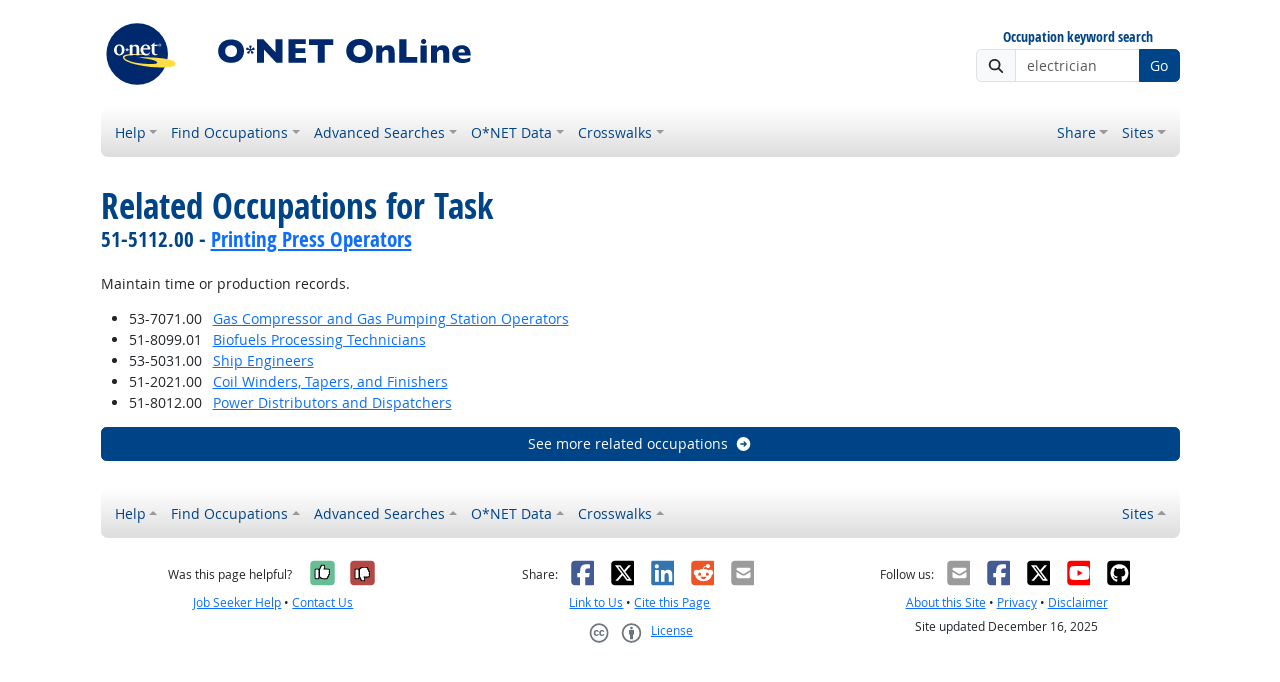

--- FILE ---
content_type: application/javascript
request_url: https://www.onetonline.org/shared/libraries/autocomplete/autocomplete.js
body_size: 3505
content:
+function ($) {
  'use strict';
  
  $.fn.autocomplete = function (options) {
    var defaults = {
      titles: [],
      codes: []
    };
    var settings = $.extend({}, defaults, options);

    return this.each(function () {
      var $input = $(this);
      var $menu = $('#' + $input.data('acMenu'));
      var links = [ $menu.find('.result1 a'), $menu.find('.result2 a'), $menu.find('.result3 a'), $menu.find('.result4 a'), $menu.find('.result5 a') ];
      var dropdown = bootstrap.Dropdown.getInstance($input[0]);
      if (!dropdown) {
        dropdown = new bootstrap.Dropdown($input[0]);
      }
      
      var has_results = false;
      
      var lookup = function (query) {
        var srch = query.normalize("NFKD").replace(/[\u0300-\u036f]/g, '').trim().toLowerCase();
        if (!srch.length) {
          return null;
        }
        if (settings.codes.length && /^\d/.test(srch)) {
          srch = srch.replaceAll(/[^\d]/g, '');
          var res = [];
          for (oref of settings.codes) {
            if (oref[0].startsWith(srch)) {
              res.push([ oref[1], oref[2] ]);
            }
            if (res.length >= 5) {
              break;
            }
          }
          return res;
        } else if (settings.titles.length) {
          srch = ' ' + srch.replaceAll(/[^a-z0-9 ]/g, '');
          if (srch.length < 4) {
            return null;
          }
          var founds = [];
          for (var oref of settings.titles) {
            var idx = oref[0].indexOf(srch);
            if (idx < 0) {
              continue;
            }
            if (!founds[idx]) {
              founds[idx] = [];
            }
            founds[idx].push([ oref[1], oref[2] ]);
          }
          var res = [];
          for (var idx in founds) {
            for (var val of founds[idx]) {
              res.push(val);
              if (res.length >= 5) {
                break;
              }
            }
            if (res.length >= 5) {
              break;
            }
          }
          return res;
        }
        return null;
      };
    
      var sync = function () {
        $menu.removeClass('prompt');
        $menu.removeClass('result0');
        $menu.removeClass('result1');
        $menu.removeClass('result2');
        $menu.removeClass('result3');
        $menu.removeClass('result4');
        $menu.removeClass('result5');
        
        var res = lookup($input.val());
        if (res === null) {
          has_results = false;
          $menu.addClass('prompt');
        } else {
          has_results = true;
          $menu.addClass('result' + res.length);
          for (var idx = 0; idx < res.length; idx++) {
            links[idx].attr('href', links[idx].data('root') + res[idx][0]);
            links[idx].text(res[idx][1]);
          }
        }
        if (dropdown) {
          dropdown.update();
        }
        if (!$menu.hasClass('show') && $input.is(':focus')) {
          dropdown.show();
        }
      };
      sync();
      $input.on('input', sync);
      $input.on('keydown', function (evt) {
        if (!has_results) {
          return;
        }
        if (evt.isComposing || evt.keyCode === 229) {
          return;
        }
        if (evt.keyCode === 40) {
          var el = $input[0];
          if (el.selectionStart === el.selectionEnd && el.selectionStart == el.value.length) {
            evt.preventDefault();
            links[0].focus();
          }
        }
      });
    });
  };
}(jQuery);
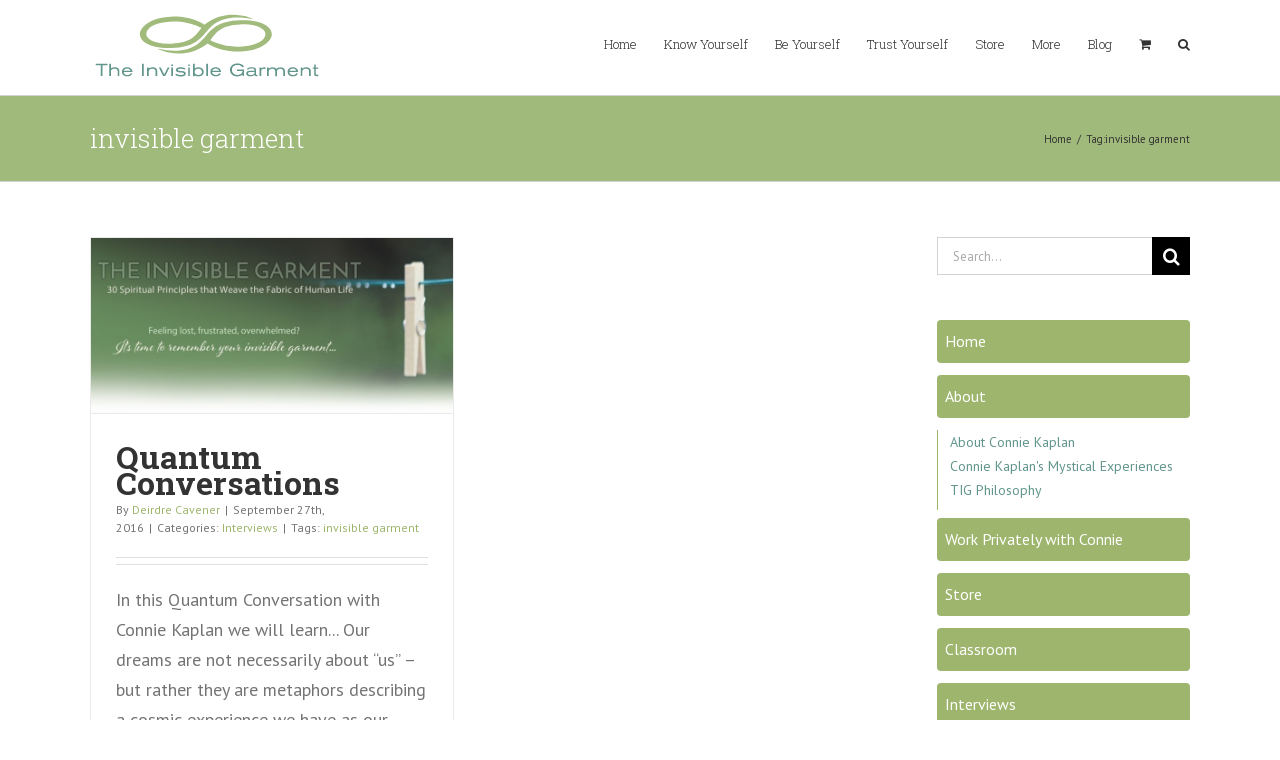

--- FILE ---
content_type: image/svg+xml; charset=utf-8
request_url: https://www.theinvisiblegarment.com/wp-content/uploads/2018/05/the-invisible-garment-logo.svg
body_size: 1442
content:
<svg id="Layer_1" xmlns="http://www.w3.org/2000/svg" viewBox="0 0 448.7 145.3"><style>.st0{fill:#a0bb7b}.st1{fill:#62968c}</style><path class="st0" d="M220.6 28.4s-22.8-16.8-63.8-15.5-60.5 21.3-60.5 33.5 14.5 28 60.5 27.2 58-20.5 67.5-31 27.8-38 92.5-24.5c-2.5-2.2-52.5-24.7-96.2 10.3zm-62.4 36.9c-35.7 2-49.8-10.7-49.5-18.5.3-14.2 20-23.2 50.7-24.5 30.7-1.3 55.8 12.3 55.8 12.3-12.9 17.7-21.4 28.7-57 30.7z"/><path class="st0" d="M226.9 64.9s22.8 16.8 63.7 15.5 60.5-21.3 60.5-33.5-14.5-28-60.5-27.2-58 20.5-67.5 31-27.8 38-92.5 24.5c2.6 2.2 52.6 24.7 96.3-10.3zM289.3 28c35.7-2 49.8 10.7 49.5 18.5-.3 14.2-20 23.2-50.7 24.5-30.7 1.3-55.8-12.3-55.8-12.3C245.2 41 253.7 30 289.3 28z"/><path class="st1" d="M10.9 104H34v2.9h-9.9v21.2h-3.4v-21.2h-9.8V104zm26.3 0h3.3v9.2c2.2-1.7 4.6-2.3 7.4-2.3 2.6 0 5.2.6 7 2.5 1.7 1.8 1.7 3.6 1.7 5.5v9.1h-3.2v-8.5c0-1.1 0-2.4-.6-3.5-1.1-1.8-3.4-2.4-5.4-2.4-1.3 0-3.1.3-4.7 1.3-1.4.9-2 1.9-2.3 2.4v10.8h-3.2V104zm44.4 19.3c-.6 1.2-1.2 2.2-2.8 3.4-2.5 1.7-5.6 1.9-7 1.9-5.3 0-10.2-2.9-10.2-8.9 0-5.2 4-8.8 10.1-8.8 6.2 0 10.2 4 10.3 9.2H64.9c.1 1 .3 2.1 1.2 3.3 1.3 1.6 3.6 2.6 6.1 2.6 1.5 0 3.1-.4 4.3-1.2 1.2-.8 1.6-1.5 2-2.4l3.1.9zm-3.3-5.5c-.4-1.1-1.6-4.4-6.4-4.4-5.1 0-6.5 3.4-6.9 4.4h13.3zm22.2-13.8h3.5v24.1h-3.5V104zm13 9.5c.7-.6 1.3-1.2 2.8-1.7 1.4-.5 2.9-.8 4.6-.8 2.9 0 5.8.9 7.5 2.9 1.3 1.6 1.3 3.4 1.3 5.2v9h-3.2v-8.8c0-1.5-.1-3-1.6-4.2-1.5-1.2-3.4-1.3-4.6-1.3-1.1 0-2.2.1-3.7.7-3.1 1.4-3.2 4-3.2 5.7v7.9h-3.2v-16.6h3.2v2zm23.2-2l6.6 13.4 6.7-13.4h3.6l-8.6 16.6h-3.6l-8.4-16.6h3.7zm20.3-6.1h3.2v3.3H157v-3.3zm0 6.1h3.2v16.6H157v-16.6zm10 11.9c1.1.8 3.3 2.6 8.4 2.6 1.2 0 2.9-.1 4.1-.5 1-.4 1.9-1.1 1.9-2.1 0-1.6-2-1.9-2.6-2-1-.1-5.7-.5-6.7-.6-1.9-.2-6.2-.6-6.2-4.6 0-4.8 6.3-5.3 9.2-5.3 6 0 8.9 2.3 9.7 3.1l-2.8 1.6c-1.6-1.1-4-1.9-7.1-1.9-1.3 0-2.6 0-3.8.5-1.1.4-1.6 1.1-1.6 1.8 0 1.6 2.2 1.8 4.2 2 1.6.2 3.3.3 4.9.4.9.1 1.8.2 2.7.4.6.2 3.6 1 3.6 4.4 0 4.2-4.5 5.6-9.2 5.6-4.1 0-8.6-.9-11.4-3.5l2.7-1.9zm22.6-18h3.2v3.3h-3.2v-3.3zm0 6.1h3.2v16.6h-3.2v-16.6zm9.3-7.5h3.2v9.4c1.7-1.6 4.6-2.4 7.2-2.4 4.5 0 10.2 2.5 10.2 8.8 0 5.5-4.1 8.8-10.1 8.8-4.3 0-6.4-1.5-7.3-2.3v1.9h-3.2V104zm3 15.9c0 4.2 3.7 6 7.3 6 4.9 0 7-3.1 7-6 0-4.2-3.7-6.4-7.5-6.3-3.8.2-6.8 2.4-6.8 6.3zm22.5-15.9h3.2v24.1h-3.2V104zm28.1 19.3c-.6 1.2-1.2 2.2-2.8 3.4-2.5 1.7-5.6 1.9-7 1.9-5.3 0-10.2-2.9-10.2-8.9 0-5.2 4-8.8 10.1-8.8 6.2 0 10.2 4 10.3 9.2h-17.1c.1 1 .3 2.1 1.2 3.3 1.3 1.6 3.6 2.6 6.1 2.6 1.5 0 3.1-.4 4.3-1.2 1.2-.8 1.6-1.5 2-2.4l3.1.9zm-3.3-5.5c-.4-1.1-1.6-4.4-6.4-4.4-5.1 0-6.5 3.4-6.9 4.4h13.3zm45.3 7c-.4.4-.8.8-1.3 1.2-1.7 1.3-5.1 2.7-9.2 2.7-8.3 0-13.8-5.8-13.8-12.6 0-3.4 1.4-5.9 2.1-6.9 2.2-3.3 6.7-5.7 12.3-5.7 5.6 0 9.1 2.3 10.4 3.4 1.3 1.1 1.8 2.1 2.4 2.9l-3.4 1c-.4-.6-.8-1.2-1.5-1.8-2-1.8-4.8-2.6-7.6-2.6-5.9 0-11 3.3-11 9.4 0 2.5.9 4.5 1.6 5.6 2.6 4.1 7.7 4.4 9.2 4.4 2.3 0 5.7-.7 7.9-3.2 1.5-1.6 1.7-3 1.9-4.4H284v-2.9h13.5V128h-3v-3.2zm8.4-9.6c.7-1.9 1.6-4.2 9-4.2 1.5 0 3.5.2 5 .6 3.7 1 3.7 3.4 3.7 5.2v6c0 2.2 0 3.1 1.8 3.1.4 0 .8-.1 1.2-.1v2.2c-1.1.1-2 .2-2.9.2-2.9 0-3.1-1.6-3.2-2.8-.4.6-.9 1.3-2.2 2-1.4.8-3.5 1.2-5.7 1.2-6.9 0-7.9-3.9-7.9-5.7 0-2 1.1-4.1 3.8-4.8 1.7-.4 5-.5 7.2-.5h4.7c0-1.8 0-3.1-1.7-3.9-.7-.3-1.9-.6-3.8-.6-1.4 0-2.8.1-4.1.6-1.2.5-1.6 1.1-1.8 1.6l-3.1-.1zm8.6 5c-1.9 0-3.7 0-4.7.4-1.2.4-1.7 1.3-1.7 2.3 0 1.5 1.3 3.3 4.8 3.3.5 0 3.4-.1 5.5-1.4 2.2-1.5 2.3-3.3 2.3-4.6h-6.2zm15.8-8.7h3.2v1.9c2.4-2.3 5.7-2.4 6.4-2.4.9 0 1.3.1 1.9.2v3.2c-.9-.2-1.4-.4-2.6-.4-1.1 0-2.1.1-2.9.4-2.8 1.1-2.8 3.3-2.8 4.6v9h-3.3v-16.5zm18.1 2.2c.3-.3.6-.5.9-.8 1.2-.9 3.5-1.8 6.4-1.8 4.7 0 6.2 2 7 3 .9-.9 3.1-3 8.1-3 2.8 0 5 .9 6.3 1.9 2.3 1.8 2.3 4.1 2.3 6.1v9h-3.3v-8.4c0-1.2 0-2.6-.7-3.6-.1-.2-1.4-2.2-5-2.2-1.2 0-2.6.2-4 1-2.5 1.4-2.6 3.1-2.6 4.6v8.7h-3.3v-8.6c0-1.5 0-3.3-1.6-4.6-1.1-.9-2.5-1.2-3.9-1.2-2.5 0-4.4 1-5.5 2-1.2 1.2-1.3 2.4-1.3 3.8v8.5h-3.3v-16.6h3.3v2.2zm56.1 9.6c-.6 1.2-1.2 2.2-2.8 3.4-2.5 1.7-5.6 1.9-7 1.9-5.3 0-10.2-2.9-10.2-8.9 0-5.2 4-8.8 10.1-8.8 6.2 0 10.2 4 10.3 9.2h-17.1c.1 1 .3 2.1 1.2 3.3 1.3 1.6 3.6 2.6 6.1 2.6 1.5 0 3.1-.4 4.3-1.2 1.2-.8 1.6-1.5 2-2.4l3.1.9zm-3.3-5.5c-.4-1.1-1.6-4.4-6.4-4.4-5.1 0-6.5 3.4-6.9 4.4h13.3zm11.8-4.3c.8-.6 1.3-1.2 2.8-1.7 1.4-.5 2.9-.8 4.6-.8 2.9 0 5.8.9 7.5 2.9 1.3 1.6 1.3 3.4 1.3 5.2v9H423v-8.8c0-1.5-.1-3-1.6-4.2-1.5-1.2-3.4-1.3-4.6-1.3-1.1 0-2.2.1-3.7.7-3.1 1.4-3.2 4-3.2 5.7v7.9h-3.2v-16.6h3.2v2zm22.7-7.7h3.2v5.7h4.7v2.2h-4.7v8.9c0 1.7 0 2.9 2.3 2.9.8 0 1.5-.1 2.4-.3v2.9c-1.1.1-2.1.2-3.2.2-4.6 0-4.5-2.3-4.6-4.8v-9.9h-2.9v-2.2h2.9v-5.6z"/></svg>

####

Each line above that contains the word "show" should be copied.

◆ ANSWER FOR THIS EXERCISE:
        if (!$menu.hasClass('show') && $input.is(':focus')) {
          dropdown.show();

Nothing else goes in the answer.